Senate Bill Aims to Create National Database of Restrictive Property Covenants

Joshua Jamerson, Wall Street Journal, July 29, 2021

A new bill backed by a slate of Senate Democrats would allocate competitive grants to colleges and universities to analyze, digitize and map historic housing discrimination records, creating the first national database of its kind.

The focus of the effort is to research covenants attached to housing deeds, which emerged nationwide around the early 20th century, that made it harder for Black people in many cities to own property.

Sen. Tina Smith (D., Minn.), who wrote the bill, is working to get Democratic colleagues and at least some Republicans to back the effort after introducing the Mapping Housing Discrimination Act on Thursday afternoon.

“The impact of that discrimination endures today,” Ms.

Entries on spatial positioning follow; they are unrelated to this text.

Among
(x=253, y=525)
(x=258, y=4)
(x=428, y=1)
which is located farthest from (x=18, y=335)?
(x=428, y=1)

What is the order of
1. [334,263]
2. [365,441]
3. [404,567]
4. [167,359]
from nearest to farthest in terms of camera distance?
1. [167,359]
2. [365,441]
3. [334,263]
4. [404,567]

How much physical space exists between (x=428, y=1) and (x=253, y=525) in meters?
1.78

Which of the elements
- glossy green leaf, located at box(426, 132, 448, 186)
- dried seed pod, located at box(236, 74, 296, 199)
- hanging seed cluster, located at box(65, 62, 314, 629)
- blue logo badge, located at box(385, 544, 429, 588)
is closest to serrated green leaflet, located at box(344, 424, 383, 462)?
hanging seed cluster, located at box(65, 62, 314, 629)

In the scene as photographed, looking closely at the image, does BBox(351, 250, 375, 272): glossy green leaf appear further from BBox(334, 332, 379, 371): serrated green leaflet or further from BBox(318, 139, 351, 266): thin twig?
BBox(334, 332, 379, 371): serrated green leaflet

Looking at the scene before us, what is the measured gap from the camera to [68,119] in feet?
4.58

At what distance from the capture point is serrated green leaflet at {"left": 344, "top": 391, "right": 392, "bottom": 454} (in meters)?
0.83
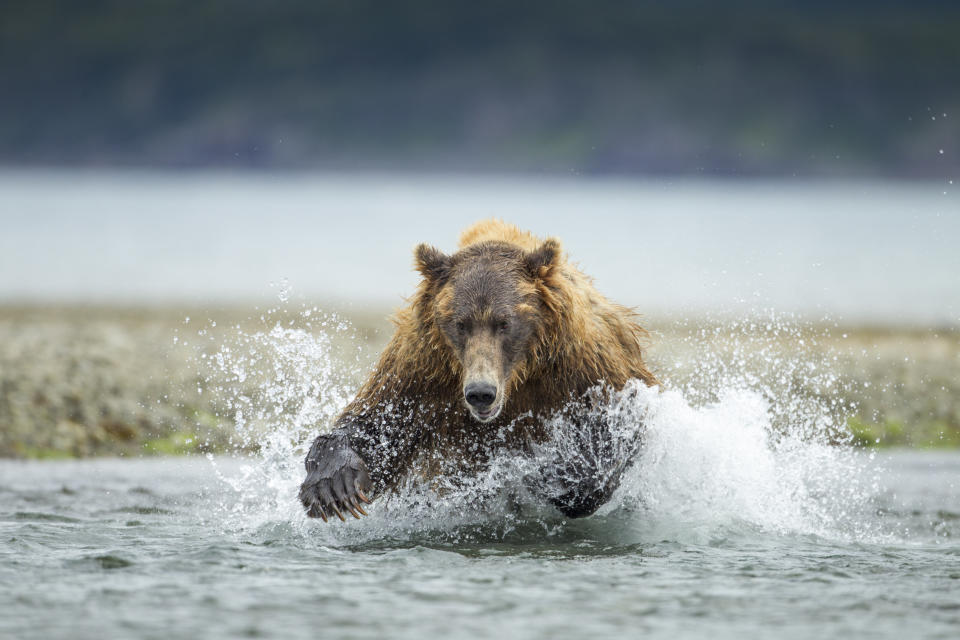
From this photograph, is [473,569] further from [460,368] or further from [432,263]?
[432,263]

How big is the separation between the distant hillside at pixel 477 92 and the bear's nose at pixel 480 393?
369 ft

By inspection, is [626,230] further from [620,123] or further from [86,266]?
[620,123]

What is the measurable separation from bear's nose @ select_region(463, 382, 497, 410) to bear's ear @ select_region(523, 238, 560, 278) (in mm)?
→ 868

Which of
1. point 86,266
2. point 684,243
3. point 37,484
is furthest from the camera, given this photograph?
point 684,243

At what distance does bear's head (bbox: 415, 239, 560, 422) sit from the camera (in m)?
6.66

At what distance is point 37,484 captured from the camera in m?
9.39

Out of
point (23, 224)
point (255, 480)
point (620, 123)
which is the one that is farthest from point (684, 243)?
point (620, 123)

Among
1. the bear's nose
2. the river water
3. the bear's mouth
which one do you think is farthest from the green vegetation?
A: the bear's nose

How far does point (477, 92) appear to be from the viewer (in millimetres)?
167000

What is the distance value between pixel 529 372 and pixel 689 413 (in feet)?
4.72

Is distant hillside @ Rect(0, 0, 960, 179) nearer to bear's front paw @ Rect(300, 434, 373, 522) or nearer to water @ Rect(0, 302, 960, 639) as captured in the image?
water @ Rect(0, 302, 960, 639)

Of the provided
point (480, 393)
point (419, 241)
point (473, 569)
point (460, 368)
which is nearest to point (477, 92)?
point (419, 241)

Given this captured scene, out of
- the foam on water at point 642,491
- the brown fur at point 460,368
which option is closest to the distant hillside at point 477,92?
the foam on water at point 642,491

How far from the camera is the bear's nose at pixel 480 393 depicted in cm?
645
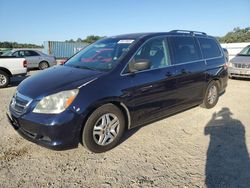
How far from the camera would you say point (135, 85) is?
12.7ft

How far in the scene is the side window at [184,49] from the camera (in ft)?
15.6

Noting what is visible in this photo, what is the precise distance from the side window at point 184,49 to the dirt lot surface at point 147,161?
137 centimetres

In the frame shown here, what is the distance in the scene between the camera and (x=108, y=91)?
3.53 metres

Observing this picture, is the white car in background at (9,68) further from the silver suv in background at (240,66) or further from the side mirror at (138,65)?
the silver suv in background at (240,66)

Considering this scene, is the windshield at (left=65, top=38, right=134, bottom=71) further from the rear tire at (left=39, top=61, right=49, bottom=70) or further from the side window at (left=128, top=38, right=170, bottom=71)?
the rear tire at (left=39, top=61, right=49, bottom=70)

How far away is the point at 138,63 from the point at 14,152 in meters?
2.37

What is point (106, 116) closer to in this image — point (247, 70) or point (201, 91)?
point (201, 91)

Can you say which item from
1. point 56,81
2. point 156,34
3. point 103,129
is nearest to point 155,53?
point 156,34

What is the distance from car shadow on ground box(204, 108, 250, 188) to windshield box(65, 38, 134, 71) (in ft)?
6.83

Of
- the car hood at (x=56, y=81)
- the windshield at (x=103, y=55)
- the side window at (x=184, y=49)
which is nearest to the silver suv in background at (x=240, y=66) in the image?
the side window at (x=184, y=49)

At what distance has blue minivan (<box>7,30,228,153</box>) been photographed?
3250 mm

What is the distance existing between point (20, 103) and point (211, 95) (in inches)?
176

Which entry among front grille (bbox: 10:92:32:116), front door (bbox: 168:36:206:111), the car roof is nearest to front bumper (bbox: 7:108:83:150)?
front grille (bbox: 10:92:32:116)

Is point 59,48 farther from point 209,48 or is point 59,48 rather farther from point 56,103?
point 56,103
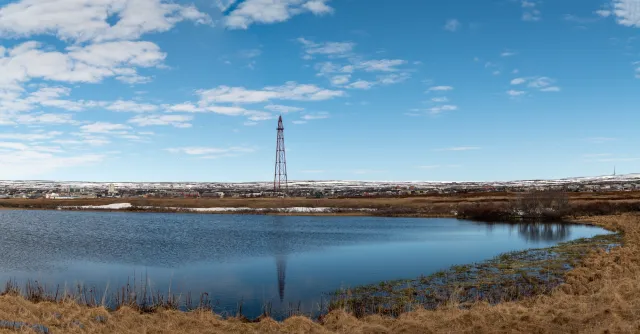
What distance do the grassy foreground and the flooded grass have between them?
1480 mm

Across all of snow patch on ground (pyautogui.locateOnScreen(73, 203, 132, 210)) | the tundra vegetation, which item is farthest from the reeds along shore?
the tundra vegetation

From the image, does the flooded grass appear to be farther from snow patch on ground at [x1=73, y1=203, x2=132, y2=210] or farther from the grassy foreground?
snow patch on ground at [x1=73, y1=203, x2=132, y2=210]

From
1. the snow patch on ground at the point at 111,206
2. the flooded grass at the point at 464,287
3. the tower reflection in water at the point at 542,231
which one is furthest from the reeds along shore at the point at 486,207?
the flooded grass at the point at 464,287

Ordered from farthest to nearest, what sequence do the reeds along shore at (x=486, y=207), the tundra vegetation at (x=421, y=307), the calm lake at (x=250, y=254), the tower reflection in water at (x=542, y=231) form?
the reeds along shore at (x=486, y=207) → the tower reflection in water at (x=542, y=231) → the calm lake at (x=250, y=254) → the tundra vegetation at (x=421, y=307)

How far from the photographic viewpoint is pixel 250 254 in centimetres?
3206

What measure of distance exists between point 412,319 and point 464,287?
7309 mm

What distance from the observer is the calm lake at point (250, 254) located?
22.0m

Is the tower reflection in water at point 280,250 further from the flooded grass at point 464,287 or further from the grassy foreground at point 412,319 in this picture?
the grassy foreground at point 412,319

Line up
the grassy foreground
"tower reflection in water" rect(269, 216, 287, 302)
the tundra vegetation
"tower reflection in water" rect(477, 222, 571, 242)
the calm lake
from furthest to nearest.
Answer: "tower reflection in water" rect(477, 222, 571, 242) < "tower reflection in water" rect(269, 216, 287, 302) < the calm lake < the tundra vegetation < the grassy foreground

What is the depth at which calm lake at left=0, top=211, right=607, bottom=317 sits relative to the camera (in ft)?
72.3

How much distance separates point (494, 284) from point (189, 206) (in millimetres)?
72309

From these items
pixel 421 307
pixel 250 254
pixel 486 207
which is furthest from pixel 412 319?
pixel 486 207

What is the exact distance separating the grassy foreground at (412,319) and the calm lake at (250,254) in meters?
2.93

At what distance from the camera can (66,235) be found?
42.4 m
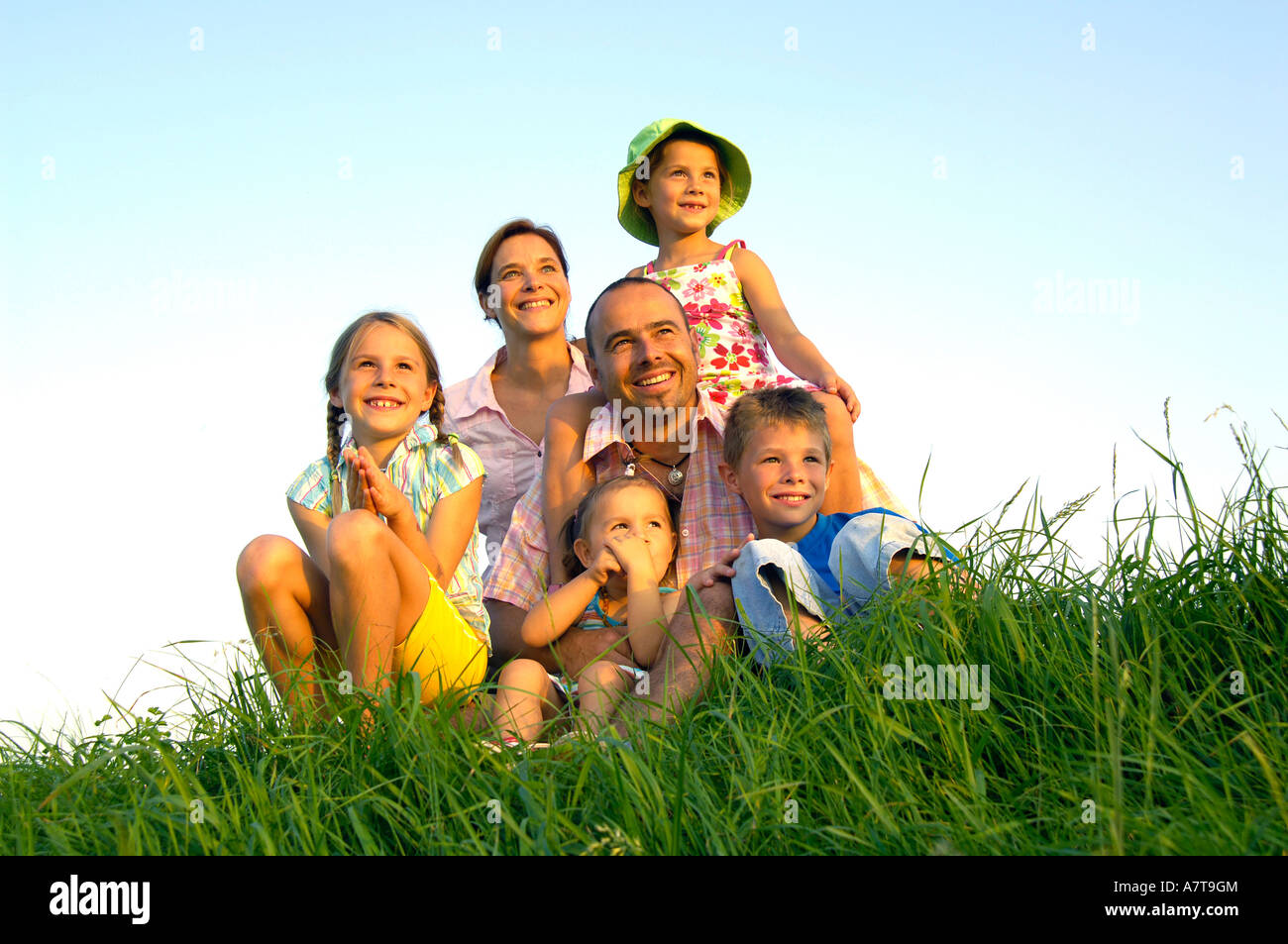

Smith said in an interview, adding that the point of the grants was to form a national database that can “shape the policies that we need to put in place to address this longstanding and enduring discrimination.”

{snip}

The bill would allocate $50 million over 10 years to the Department of Housing and Urban Development, which would provide grants of varying sizes to virtually any kind of higher-learning institution that committed to join with a local jurisdiction to analyze local property records from 1850 to 1988 for the purpose of identifying restrictive language in and digitize historic deeds and other property records. Institutions could use the grants for an array of purposes, including the procurement or development of digital tools to identify racial covenants in digitized property deeds or other records, according to a draft of the bill text viewed by The Wall Street Journal.

Participants would be required to share their work with HUD, which would compile a national database that would be made publicly available. The bill also provides $7.5 million over 10 years for HUD to administer the grants and maintain the database.

Ms. Smith’s proposal follows a report from The Wall Street Journal this spring on the impact of the covenants in her home state of Minnesota. In the Minneapolis metro area, 77% of white residents own homes, compared with 25% of Black residents—a 52-percentage-point difference, larger than in any other major U.S. city, according to an analysis of census and survey data by a state agency.